In 2018, a school field trip to Montgomery generated a new level of awareness around government accessibility. A student with a wheelchair was unable to gain access to a building during a tour of Old Alabama Town, and instead watched the tour through a door.
Montgomery responded by rolling out a long-term plan that would fix problem areas while creating a reference for future infrastructure. The plan to increase accessibility throughout Montgomery involves extensive measures to improve access in both the physical and digital realm.
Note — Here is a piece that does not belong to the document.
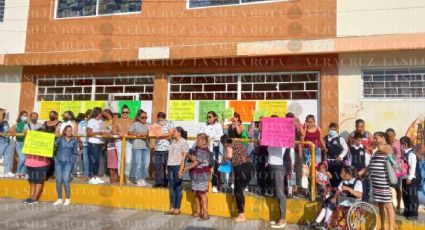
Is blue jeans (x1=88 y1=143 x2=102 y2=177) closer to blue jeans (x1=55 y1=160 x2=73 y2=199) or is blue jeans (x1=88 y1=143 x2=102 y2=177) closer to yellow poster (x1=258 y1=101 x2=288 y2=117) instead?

In order to build a Montgomery that can service all its constituents, the city launched a Public Access Survey, which according to Patrick Dunson, the city engineer and head of ADA compliance efforts, would "help the City of Montgomery locate areas of most significant concern to you, our public, and help us provide better access throughout our community." Through this survey, the City gathered feedback related to physical barriers on pedestrian paths, sidewalks, curb ramps, transit stops, intersection crossings, buildings, parks, and more, that have impeded access within the community.
The survey was built as an accessible SeamlessDocs web form. Within the survey, the text size is adjustable with the click of a button, and users of screen readers or assistive technology devices can access the survey. Furthermore, citizens can fill out the survey from the comfort of their homes, without showing up to City Hall, improving access for those with mobility impairments.
By leveraging SeamlessDocs' digitally accessible forms, the City of Montgomery eliminated barriers to soliciting feedback, effectively democratizing citizen involvement in the push toward accessibility.
Montgomery offers an accessible Request for Reasonable Accommodation that makes it easier for citizens who need to make a request to do so at their own convenience, from the comfort of their homes on any browser or device.
Once citizens submit the form, the City of Montgomery can easily keep track of the requests in an online database. The City no longer has to deal with paper submissions that get lost or contain errors or illegible handwriting. With the whole process automated, managing reasonable accommodation requests is more seamless than ever before.
Citizens are an essential source of information on which areas in the city need to be made more accessible. This digital Accessibility Complaint Form empowers Montgomery's constituents to have a voice in the rebuilding efforts. Through this form, citizens can provide a detailed explanation of an accessibility barrier or discrimination, and suggest a solution to the complaint.
This digital form helps the City keep track of accessibility issues identified by citizens, as well as which agencies have been contacted regarding the issue.